There are many reasons why people, including academics, open anonymous profiles on social media.
It’s not because you are trying to hide who you are or even ‘pretending’ to be someone else, it could be because you might have more fun or just want to disassociate yourself with a high-powered stressful job. If you’re particularly worried about what your Tweets might do to the world as we know it, have a look below at some common reasons why some people choose to go anonymous.
Common reasons to go anonymous can include:
- Being targeted by extremist groups: If you are an academic who writes about the middle east, politics, or who has to use animals in your research, it’s completely understandable you might not want to expose yourself on Twitter and use a pseudonym instead.
- Saying something controversial: Much like point 1, above, If your research or academic life tackles more sensitive issues, then you might choose to become faceless on social media to separate yourself from the ‘haters’ and ‘trolls’. If you’re not in a very controversial area of research – be polite and mind your manners and you should be fine.
- No confidence: Unsure about what to say on Twitter? Well, you don’t actually have to say anything to use Twitter, you can just put people in lists (and/or follow them) and ‘people-watch’ (look at other people’s Tweets) until you gain confidence; use a pseudonym and change it once you’re more comfortable.
- I work for a company who doesn’t allow it: Enough said. But if you really want to talk to their communications group to see what the boundaries are, policies change all the time.
- I’m an Early Career Researcher I could mess up my career!: You might and you might not – I was perfectly happy using Twitter and social media, my PhD supervisor couldn’t give two hoots if I was on Facebook, Tumblr, Twitter etc… as long as I did my research. If you are unsure, see point 3.
- I don’t want to end up ruining my chances for a job or future collaborations: Again, you might, you might not. Who do you want to work with, someone who is interested in your opinion and your research or what you Tweet? Make sure you know why you are are on Twitter. Are you using it to further your career, make professional connections or just have a bit of fun?

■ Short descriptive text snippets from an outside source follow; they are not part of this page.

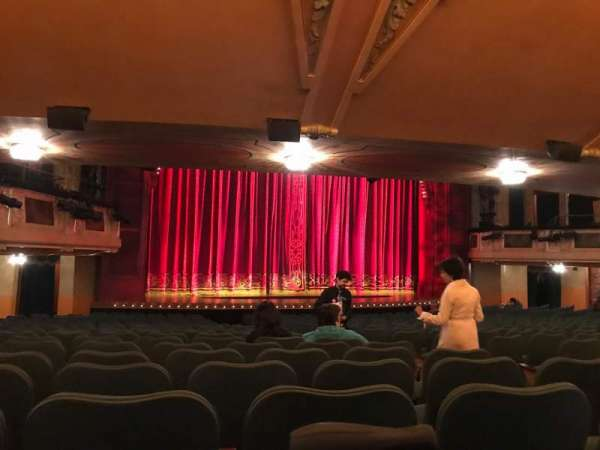 Shubert Theatre, secção: Orchestra L, fila: T, lugar: 9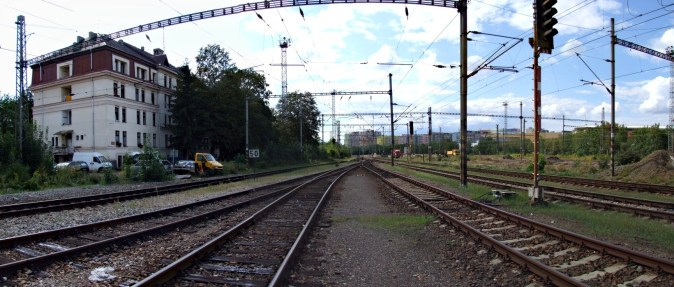 Praha-Vršovice, seřaďovací nádraží 14.8.2018 Vlevo je bývalá ubytovna, za poslední kolejí vpravo budou začínat nástupiště zastávky Eden (Autor: mirekk, koridory.cz)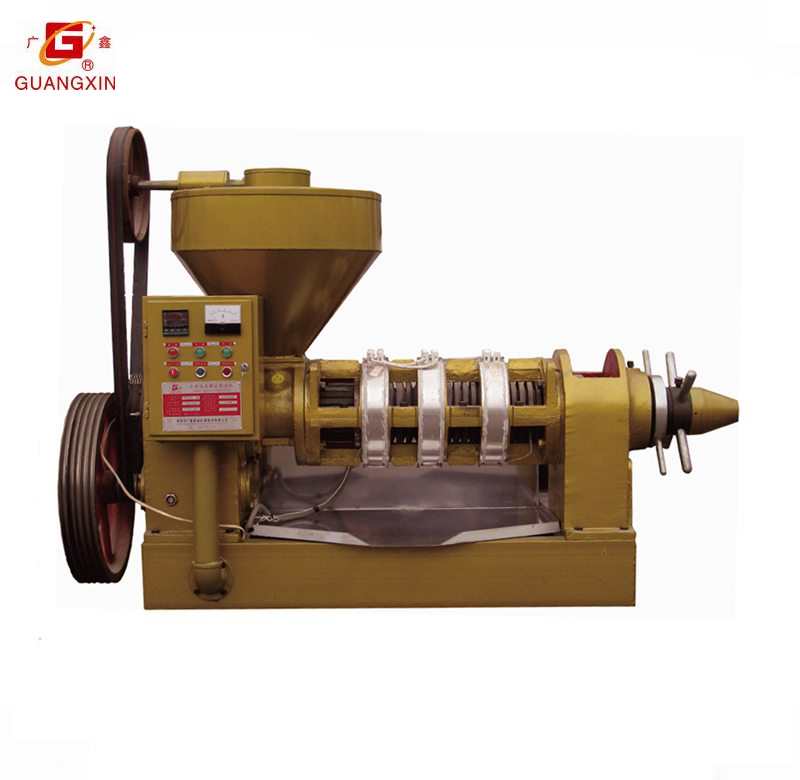 Oil press machine with temperature control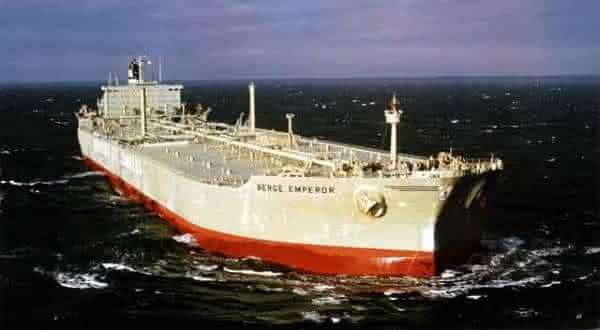 berge emperor entre os maiores navios ja construidos
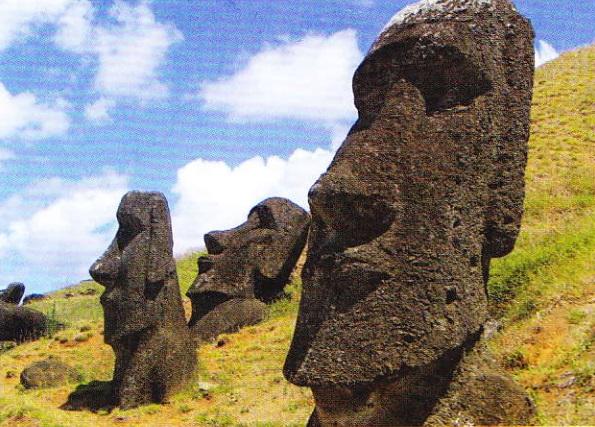 Moai pe pantele vulcanului Rano Raraku. Insula Paştelui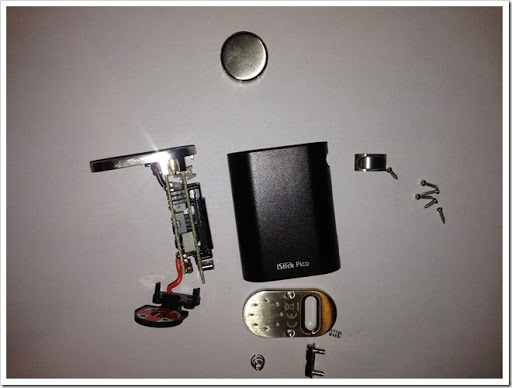 wN437Ot thumb%25255B5%25255D - 【MOD】Eleaf iStick Picoの分解画像【やっぱり小さい!】
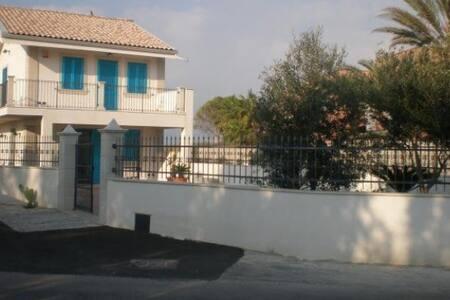 Villa Azzurra Santa maria del focallo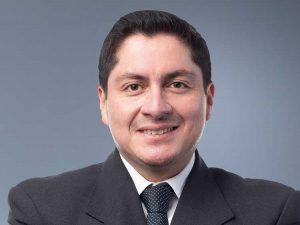 Dr. Víctor Pinos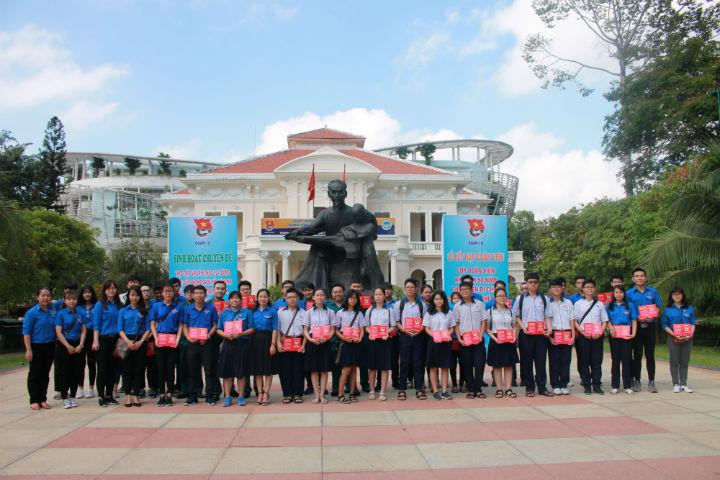 Quận 10 tổ chức lễ kết nạp Đoàn viên kỷ niệm 50 năm thực hiện Di chúc Chủ tịch Hồ Chí Minh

Using Twitter (and other social media outlets) to enhance your academic career can be a really exciting and rewarding experience; On social media I was offered a post-doc and a science communications job (perhaps it was the approachable nature of my persona and the fact I was so contactable!), but only you can decide what you are using social media for and how you use it, just remember, it’s a public place and behave how you would in public and you should be alright. If you’re unsure just set yourself some Twitter Rules.
Find a mentor/role-model
When I was new to Twitter I found a few researchers and academics on Twitter I really admired and followed them before Tweeting anything, and I also got great encouragement from them to get involved. So, find people you like and admire and sit back and see how they Tweet and interact with their users.
Benefits of being anonymous: Can swear! And make more jokes than normal.